The most wonderful thing for me with this Madden observation was (or is it were?) the words printed on the front of his t-shirt. They said simply, “TRY NOT TO SUCK”. I mean seeing that was almost thrilling for one such as myself. This is right now, not 15 years ago…..and it is still right in my wheelhouse! I am certain that all those POSITIVE COACHING books and seminar folks would find this approach to anything or anyone as abhorrent. Oh Lord! Shield the children’s eyes!
PRETTY IN PINK (I guess that was Molly Ringwald who was pretty in pink?)
I find Joe to be very logical as a leader. His kind of rules and regs make sense to me. For example, Cub players are allowed to wear flip-flops on the road when they travel, BUT only if they paint their toenails. Man, I wish I could have been that clever.

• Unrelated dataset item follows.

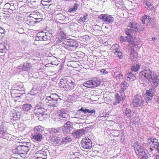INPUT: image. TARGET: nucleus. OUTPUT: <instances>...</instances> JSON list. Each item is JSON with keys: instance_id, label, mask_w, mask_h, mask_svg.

THERE IS MORE THAN ONE WAY to kill a goat
Joe puts it (his take on things) right there for all to use. It IS positive. It (his philosophy) just doesn’t fit in all those little boxes we have made with our politically perfect, social media accepted building materials. Bully. I know it is hard for some to accept, but if you think this Chicago Cub professional baseball team is not really good, look again. They are a functioning family because they all know who papa is, not because they are all the same or all superstars. The manager has some eccentricities that don’t fit much convention, but take a closer look, or better yet, let’s just see how it all looks in October.
WHAT IS YOUR SPECIAL PURPOSE? (Steve Martin)
Seems simple; just don’t suck and you are good. Everyone is capable of ‘not sucking’. One doesn’t have to be a star to not suck, so ultimately what can be better than NOT SUCKING? I would bet that there is no other manager in baseball that tells his players he wants them to not suck.
WILL YOU STILL NEED ME, WILL YOU STILL FEED ME, when I’m 64? (Beatles)
I did some ‘coach consulting’ you might say here in 2016. I worked with teams that had some young coaches trying to build teams and programs at different levels. It was so much fun for me to at least dab a little in the coaching waters again.
PLAY IT FORWARD!
The thing I most learned with coaching some this spring I already knew. You/teams play in games the same as you practice, and it confirmed my long standing belief of things like any standing around on the field is worse than a waste of time because it also becomes habitual, and muscle memory is big for me on many levels. I hear teams and coaches talk about all that like they understand how important the physical specifics of practicing, breaking things down on the field of play, and the pace of doing it all is, but then I often wonder if they even hear themselves at all as I watch practice unfold.